TIGA LANGKAH MENDESAK UNTUK DILAKUKAN PEMERINTAH DALAM
MASALAH RESTRUKTURISASI DAN PRIVATISASI BUMN
- Mengubah
orientasi pelaksanaan program privatisasi dari berjangka pendek menjadi
berjangka panjang. Artinya, pelaksanan program privatisasi tidak hanya
ditujukan untuk memancing masuknya investor asing dan tercapainya target
penerimaan anggaran negara, tetapi langsung diarahkan untuk membangun
landasan yang kuat bagi perkembangan perekonomian nasional
- Segera
menerbitkan UU Privatisasi yang dapat menjamin berlangsungnya proses
privatisasi secara demokratis dan transparan. Dalam UU Privatisasi ini
hendaknya tidak hanya diatur mengenai proses privatisasi BUMN, tetapi
harus mencakup pula proses privatisasi BUMD dan harta publik lainnya.
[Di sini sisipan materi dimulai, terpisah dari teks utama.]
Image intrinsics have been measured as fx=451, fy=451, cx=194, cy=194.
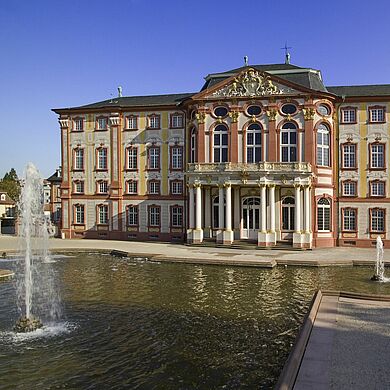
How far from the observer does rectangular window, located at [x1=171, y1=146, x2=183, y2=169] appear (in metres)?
40.8

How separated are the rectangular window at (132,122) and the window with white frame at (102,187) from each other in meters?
5.63

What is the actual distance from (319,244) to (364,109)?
11.5m

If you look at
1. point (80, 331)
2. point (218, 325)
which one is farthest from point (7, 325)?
point (218, 325)

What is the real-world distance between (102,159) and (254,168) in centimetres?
1542

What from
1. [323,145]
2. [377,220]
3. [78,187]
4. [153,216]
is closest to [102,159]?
[78,187]

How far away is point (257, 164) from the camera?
34844 millimetres

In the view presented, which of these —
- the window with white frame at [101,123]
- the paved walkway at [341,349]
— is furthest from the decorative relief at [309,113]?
the paved walkway at [341,349]

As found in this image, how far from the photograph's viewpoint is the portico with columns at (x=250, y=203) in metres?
34.6

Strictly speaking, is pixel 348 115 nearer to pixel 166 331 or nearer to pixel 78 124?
pixel 78 124

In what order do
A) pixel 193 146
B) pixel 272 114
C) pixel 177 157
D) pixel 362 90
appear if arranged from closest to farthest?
pixel 272 114 < pixel 362 90 < pixel 193 146 < pixel 177 157

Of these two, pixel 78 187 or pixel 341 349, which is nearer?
pixel 341 349

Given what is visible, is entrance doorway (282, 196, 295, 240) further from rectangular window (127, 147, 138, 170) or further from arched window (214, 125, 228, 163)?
rectangular window (127, 147, 138, 170)

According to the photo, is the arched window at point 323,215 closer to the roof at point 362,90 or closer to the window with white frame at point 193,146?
the roof at point 362,90

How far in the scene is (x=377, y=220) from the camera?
36344 mm
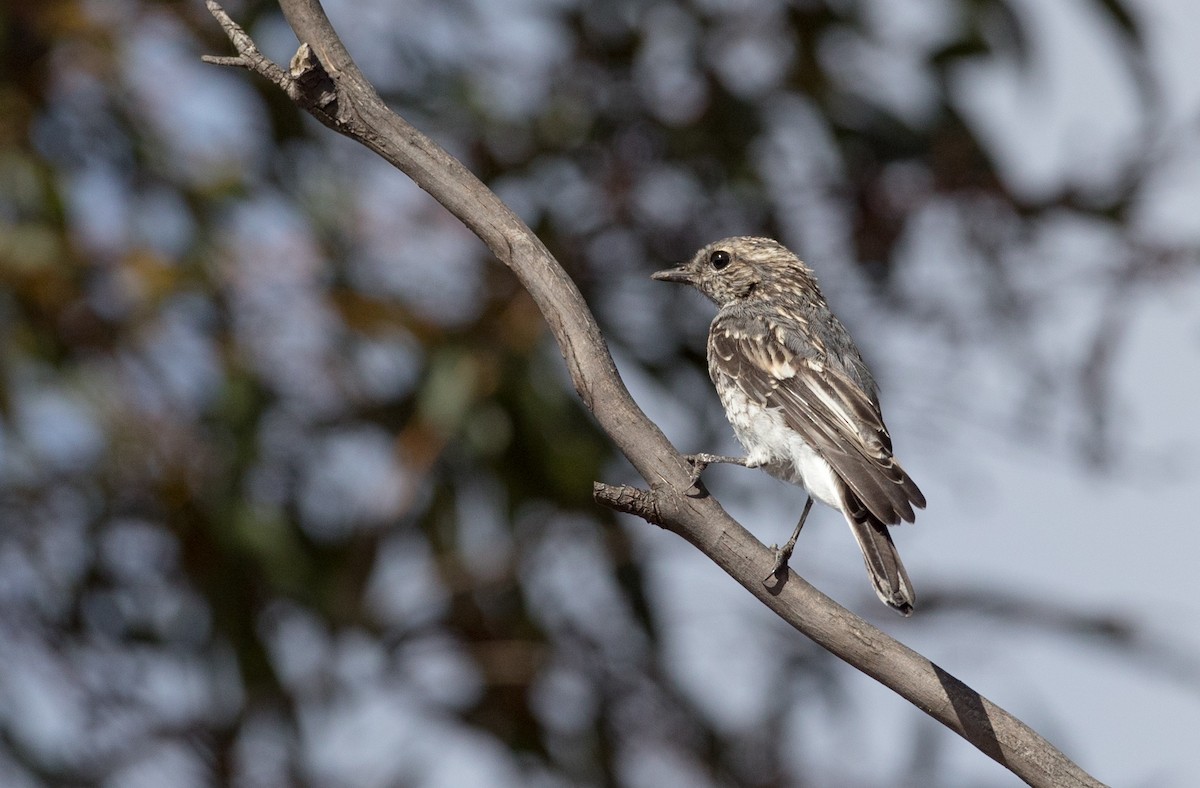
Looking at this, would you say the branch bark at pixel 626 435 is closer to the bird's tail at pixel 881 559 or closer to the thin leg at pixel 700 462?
the thin leg at pixel 700 462

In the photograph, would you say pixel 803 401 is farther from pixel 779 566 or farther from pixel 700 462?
pixel 779 566

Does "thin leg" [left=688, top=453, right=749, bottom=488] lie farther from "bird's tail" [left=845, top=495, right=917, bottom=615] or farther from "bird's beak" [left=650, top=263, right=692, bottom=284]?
"bird's beak" [left=650, top=263, right=692, bottom=284]

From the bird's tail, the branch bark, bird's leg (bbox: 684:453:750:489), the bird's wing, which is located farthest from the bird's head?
the branch bark

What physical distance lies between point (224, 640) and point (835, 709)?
2.11m

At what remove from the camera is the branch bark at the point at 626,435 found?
2.30 meters

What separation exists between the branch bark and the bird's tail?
411 mm

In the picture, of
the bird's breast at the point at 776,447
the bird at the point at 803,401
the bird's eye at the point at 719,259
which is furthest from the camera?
the bird's eye at the point at 719,259

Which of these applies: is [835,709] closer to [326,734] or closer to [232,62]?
[326,734]

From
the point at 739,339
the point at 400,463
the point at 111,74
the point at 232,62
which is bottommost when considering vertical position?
the point at 232,62

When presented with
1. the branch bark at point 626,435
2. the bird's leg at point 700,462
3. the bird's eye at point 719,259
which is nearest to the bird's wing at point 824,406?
the bird's leg at point 700,462

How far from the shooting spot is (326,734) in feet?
16.9

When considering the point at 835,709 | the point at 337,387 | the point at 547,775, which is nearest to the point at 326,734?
the point at 547,775

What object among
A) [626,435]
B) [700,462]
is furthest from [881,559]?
[626,435]

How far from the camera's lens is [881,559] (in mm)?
2855
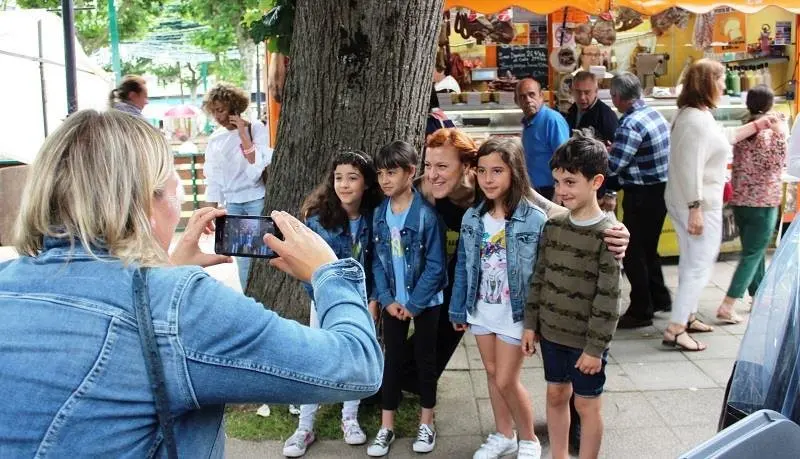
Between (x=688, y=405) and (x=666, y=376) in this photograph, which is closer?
(x=688, y=405)

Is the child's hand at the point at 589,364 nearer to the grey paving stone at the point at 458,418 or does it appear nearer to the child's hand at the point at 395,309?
the child's hand at the point at 395,309

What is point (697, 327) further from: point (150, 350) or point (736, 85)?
point (150, 350)

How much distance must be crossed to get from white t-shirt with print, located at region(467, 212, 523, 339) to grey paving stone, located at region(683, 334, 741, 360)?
2253 millimetres

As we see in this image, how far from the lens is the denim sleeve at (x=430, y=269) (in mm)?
3926

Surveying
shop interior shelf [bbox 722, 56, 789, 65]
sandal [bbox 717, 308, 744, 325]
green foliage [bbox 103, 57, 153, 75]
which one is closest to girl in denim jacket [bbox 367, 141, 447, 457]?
sandal [bbox 717, 308, 744, 325]

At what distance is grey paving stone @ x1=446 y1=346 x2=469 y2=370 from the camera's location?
5.39m

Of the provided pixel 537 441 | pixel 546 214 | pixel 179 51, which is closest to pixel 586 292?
pixel 546 214

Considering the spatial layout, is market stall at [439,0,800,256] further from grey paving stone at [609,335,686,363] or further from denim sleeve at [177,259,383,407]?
denim sleeve at [177,259,383,407]

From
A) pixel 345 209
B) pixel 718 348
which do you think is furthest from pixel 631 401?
pixel 345 209

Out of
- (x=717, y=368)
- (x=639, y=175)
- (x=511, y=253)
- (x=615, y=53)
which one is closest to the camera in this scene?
(x=511, y=253)

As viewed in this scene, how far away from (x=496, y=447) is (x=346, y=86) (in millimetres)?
2025

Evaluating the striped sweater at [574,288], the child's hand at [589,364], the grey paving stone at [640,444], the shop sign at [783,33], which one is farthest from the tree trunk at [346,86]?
the shop sign at [783,33]

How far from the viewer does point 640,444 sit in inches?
161

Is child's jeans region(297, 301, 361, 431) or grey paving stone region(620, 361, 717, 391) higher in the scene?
child's jeans region(297, 301, 361, 431)
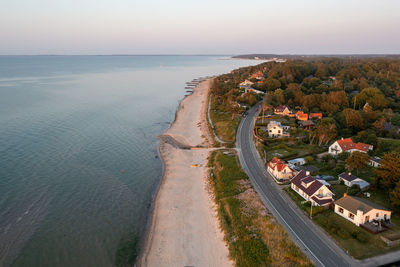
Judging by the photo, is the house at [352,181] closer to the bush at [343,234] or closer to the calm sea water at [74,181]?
the bush at [343,234]

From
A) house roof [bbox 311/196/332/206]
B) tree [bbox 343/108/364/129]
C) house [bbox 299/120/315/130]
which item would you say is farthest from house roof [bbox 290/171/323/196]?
tree [bbox 343/108/364/129]

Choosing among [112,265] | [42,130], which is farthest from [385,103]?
[42,130]

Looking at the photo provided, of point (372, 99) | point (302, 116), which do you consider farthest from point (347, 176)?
point (372, 99)

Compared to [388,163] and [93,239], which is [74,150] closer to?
[93,239]

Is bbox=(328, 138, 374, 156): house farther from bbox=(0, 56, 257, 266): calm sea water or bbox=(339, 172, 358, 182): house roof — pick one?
bbox=(0, 56, 257, 266): calm sea water

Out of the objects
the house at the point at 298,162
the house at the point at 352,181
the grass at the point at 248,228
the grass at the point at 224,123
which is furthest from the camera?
the grass at the point at 224,123

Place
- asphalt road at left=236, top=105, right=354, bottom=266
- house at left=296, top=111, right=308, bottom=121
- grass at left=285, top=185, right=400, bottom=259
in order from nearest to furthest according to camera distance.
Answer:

Semua itu tidak hanya diperlukan untuk melindungi kepentingan publik, tapi
juga untuk memperjelas peranan negara dalam pengelolaan perekonomian
nasional.
- Segera
membubarkan kantor menteri Negara BUMN dan mengubahnya menjadi sebuah
badan otonom dengan nama Badan Penyehatan dan Privatisasi BUMN (BPP-BUMN).
Badan yang memiliki kedudukan sederajat dengan Badan Penyehatan Perbankan
Nasional (BPPN) ini, tidak hanya bertugas untuk menjual BUMN, tetapi
terutama didorong untuk mengutamakan peningkatan kinerja BUMN agar
benar-benar bermanfaat bagi masa depan perekonomian Indonesia.